As shown in the CAD model above, the face of the angle head is co-planar with the machine spindle centerline. Therefore, the measured length of the tool installed in its adapter is the distance the tooltip extends out from the spindle centerline in the X axis.
In order to enable the program to automatically handle multiple tool lengths, Mr. Wells created a couple of lines of Macro B code to generate a temporary global shift in the X axis depending on the length of the tool to be used. This is similar to what’s done to accommodate different tool lengths in a VMC’s Z axis, whereby the CNC pulls each tool’s length from a register and performs the offset automatically. However, it’s not possible to do this for the different tools extending out of the angle head in the VMC’s X axis, which is why the lines of Macro B codes are required.
Mr. Wells explains that when a new tool is to be used in the right-angle head, a line of Macro B code resets the X-axis offset to nominal (i.e. the location of the spindle centerline). A second line of code then pulls the value for the length of the new tool from a register to establish the temporary X-axis shift. Operators input the offset values for angle-head tools into the register when setting up a new job that will use the head. (A presetter is used to measure the length of those tools offline.) This enables the part program to run continuously regardless of how many tools are required for the head.
Cogitic also uses a universal angle head on its NLX turning center from DMG MORI. This head can position a tool at a variety of angles, but rotates in only one plane. A temporary global shift is performed for each tool similarly to what’s done on the VMC for the right-angle head. The turning center has tool measurement probes for both the main and subspindle, so those tools can be automatically touched-off during setup to determine the offset. Like any other attachment used on a turning center, it’s important to ensure there’s sufficient clearance between the universal angle head, and tools or attachments in nearby turret stations.
Next Logical Addition
In January, Cogitic added a big DMC 125FD universal machine from DMG MORI that has a B-axis milling head and the capability to perform milling and turning operations. Although this machine can produce parts faster than the VMC with the right-angle head, the VMC remains a viable option for machining those parts when the bigger machine is unavailable. Although efficiency is important, throughput is sometimes more vital.

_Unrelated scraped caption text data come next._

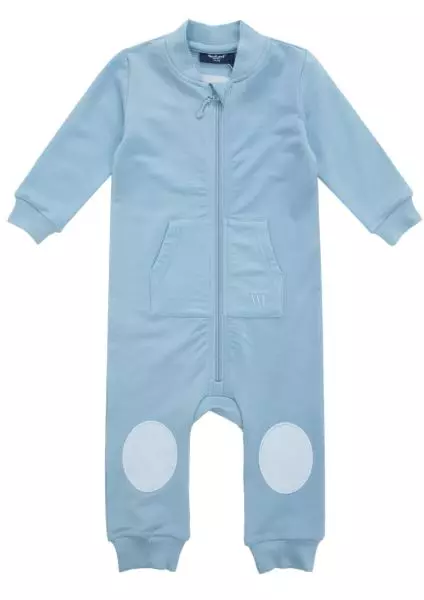 Woolland Bergen Terry Overall Baby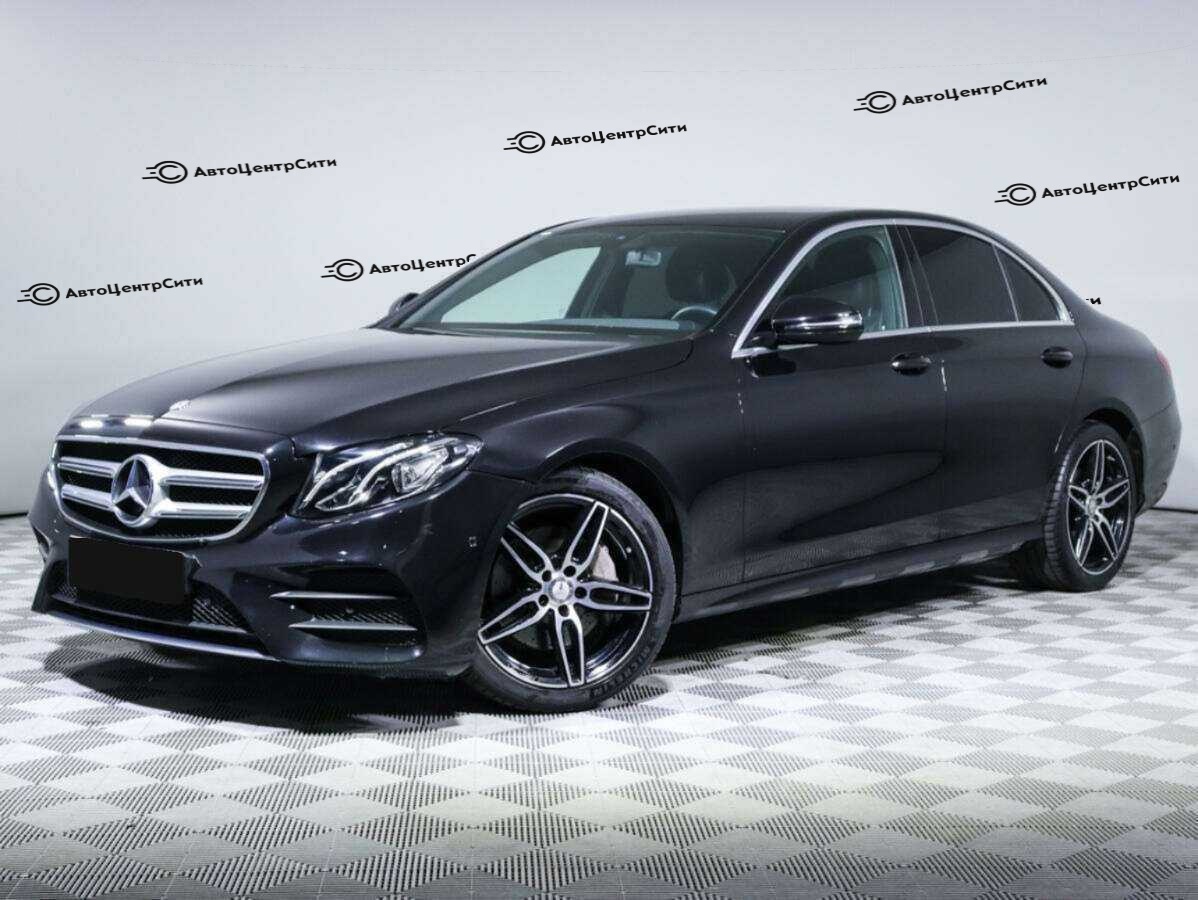 Mercedes-Benz E-Класс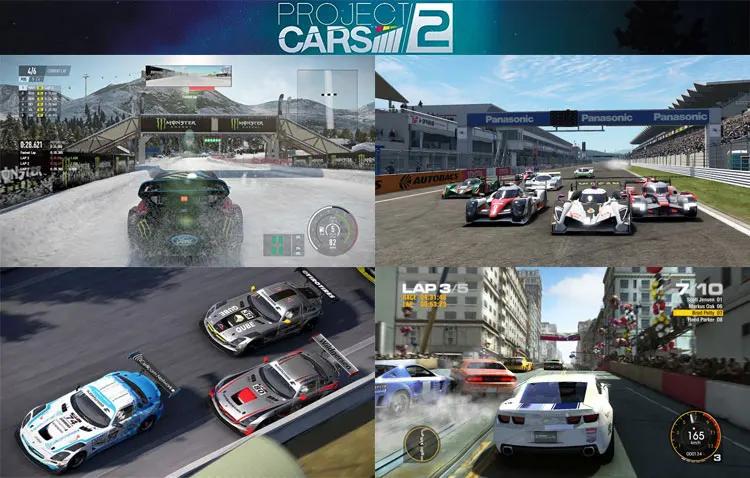 Three Screen Car Driving Simulator Driving School Equipment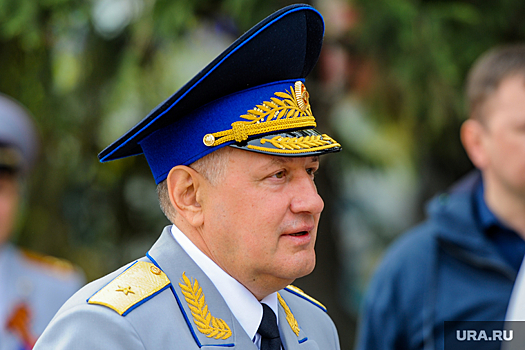 Челябинский генерал ФСБ получил новую должность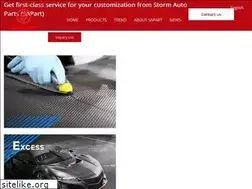 Sites similar to stormautoparts.com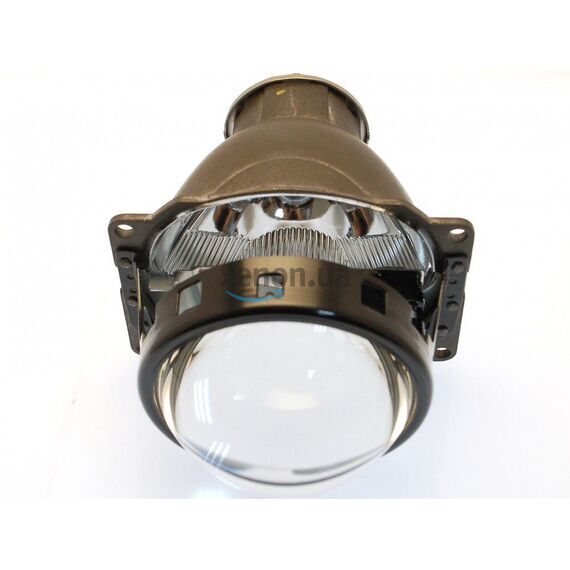 Линзы биксеноновые тип KOITO H7 Q5 IMPROVED (2шт) , изображение 4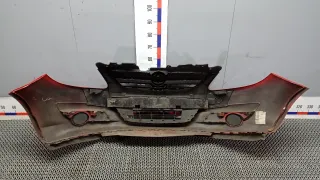  Бампер передний Opel Corsa D Арт HOK36G501, вид 5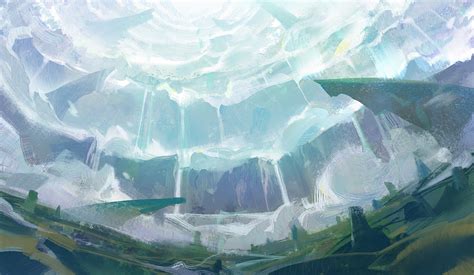 Artstation Made In Abyss1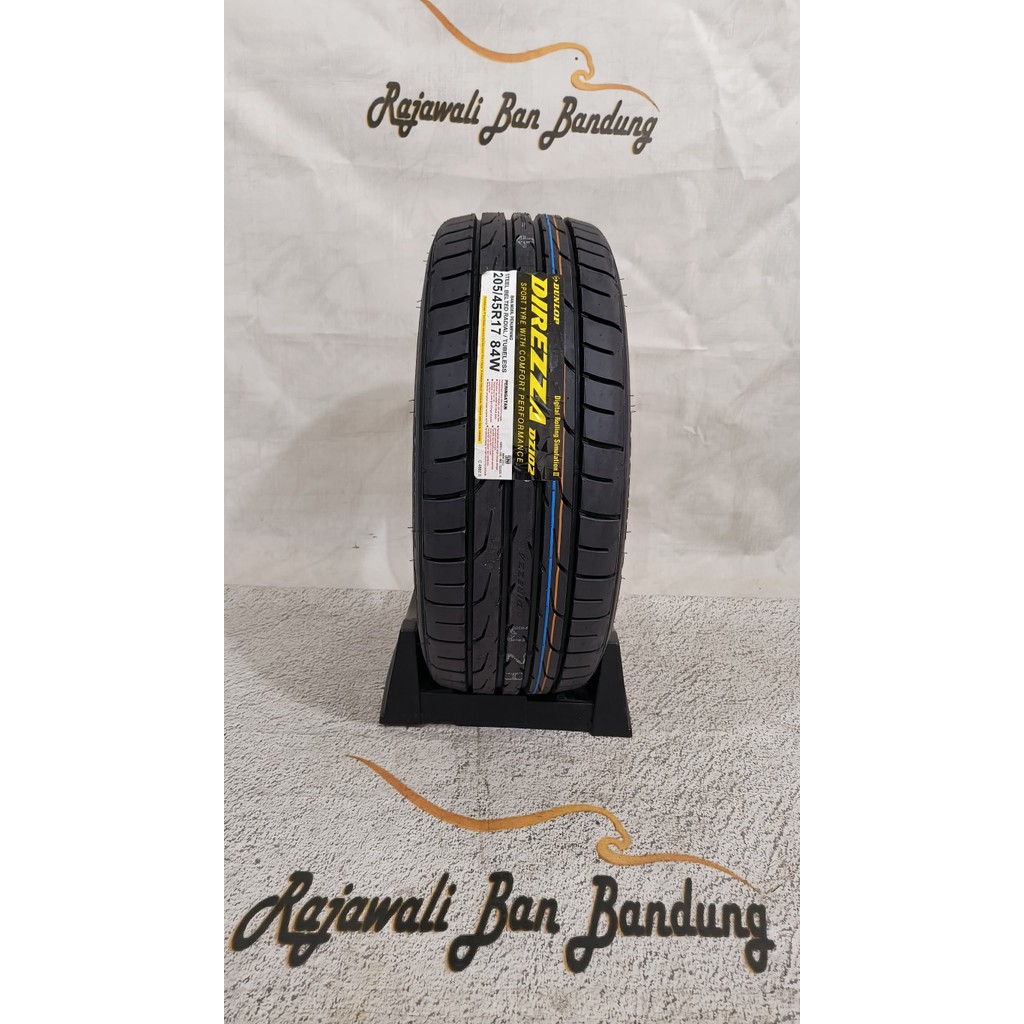 Ban Mobil Dunlop 205/45 R17 Direzza DZ102 Ban R17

That said, it’s important to realize that an angle head is a spindle attachment, not a direct output from a machine’s spindle. Because the head’s rigidity and horsepower are limited, cutting passes should be taken with lighter chip loads and cutting depths. In fact, Mr. Veteto recommends that potential angle head buyers first describe to the accessory manufacturer how they plan to use the heads to ensure that an angle head is indeed appropriate for a given part geometry and material, and, if it is, that the proper style of head is identified.